Die aktuellste Information der Schweizerischen Flüchtlingshilfe über die Verhältnisse in Angola stammt vom 15.07.2006. Sie weist darauf hin, dass Angola nach dem aktuellen UN-Index für menschliche Entwicklung immer noch zu den ärmsten Ländern der Welt gehört. Eine hohe Analphabeten-Rate, Unterernährung, hohe Kindersterblichkeit und mangelnder Zugang zu sauberem Trinkwasser stellten ernsthafte Probleme dar. Es gebe zwar eine leichte Verbesserung im Vergleich zur Situation von 2004, aber das Landminenproblem und die ungenügende Verkehrsinfrastruktur machten den wirtschaftlichen Wiederaufbau schwierig. Die Rückkehrer fänden ein Land vor, das von Landminen überzogen sei, dessen Infrastruktur immer noch zum Großteil zerstört sei und in dem es nur sehr wenige Arbeitsplätze gebe. Auch Wohnraum insbesondere in Luanda sei sehr knapp. Personen, die nicht auf soziale Netze zurückgreifen könnten, hätten ernsthafte Probleme, ihr Überleben zu sichern. Die Rückkehr von Millionen von Flüchtlingen habe zu neuen Besiedlungsstrukturen geführt. Heute lebten 50-60 % der Bevölkerung in städtischen Gebieten. Diese enormen Migrationsbewegungen würden jedoch nicht durch Investitionen in die Infrastruktur unterstützt, insbesondere die Wasser- und Gesundheitsversorgung sowie der Zugang zu Schulen sei nicht gewährleistet. Die Nahrungsmittelversorgung könne ebenfalls ein Problem darstellen. Bis heute gebe das angolanische Rote Kreuz Nahrungsmittel an Bedürftige aus, da es auch nach dem Krieg nicht möglich gewesen sei, die Selbstversorgung der Bevölkerung zu sichern. Die medizinische Versorgung sei auf primärer, sekundärer und tertiärer Ebene unzureichend. Es handele sich vor allem um eine Ressourcenknappheit (Personal, Material) kombiniert mit einer ungleichen Ressourcenverteilung (Unterschiede zwischen städtischen Zentren und ländlichen Gegenden, was sich anlässlich der seit Februar 2006 landesweitverbreiteten Cholera-Epidemie deutlich gezeigt habe. Es gebe kein Versicherungssystem wie Krankenkassen, private Krankenversicherungen oder ähnliches.

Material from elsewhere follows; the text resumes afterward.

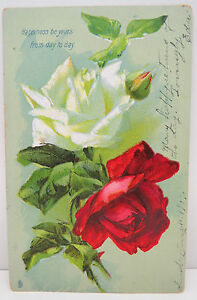 USA-Postcard-Ak-Roses-Roses-Flowers-Pacheco-1907-Truck-S-A2310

Aktuelle Stellungnahmen des UNHCR liegen - soweit ersichtlich - derzeit nicht vor. Einem Bericht der Zeitung "Le Monde Diplomatique - Deutsche Ausgabe" vom 09.05.2008 zufolge ist das Land von dem Widerspruch zwischen Wirtschaftsboom auf der einen Seite und erheblichen sozialen Problemen auf der anderen Seite geprägt. Das Land erhalte enorme Einnahmen aus dem Ölgeschäft und seit 2004 auch zinsgünstige Kredite aus China, Brasilien, Spanien und Deutschland. Überall im Lande sei mit kostspieligen Bauvorhaben begonnen worden. Auf der anderen Seite werde in Luanda, heute einer der teuersten Hauptstädte der Welt, mit dem Zustrom der Flüchtlinge der Wohnraum knapp. 2/3 der 5 Mio. Einwohner lebten in riesigen, schlecht versorgten Vororten, mit schnell hochgezogenen Bruchbuden, um all die Leute unterzubringen. Der Anteil der Sozialausgaben am Staatshaushalt sei seit Kriegsende erheblich gestiegen: von nur 4 % 2005 auf den Rekordanteil von 31 % im laufenden Haushaltsjahr. Andererseits habe fast die Hälfte der Bevölkerung immer noch keinen direkten Zugang zu Trinkwasser und Elektrizität sowie zu einer medizinischen Grundversorgung.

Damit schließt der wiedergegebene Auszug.